-- Task details --
Set the listing down again in full, word for word, with the pictures left out.
** Opening Data records block **
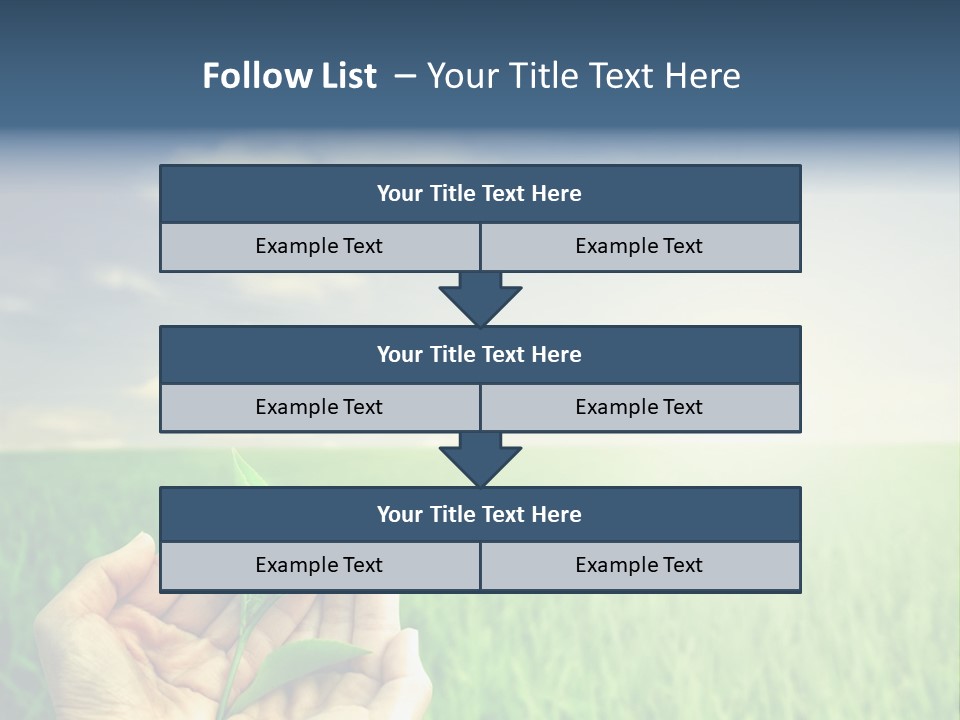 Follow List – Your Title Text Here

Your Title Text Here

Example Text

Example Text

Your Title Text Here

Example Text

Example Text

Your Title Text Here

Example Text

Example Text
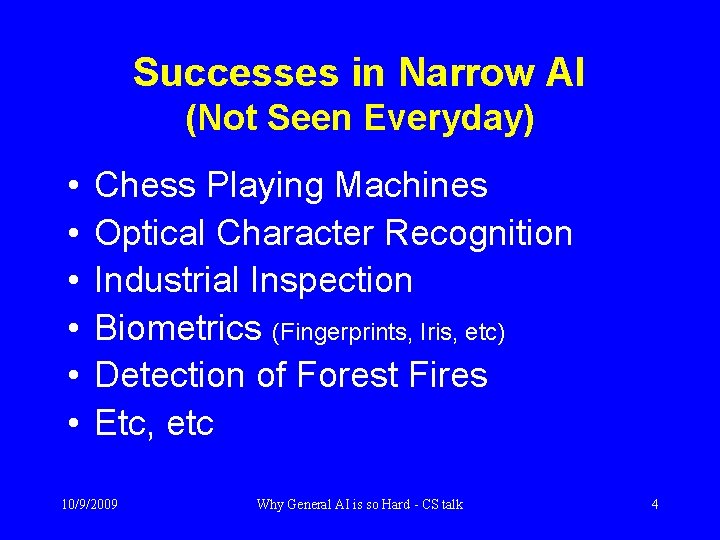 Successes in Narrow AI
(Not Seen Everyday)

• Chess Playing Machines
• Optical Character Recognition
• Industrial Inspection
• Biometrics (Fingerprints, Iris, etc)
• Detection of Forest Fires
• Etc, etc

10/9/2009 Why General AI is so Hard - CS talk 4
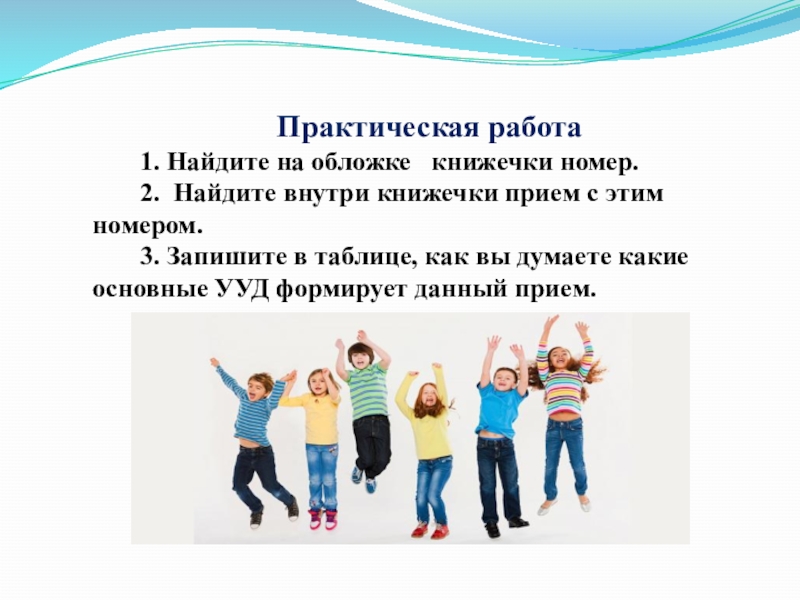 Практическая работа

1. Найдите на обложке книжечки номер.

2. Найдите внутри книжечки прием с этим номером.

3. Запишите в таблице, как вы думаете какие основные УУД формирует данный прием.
** Closing Data records block **
-- Task solution --
 Follow List – Your Title Text Here

Your Title Text Here

Example Text

Example Text

Your Title Text Here

Example Text

Example Text

Your Title Text Here

Example Text

Example Text
 Successes in Narrow AI
(Not Seen Everyday)

• Chess Playing Machines
• Optical Character Recognition
• Industrial Inspection
• Biometrics (Fingerprints, Iris, etc)
• Detection of Forest Fires
• Etc, etc

10/9/2009 Why General AI is so Hard - CS talk 4
 Практическая работа

1. Найдите на обложке книжечки номер.

2. Найдите внутри книжечки прием с этим номером.

3. Запишите в таблице, как вы думаете какие основные УУД формирует данный прием.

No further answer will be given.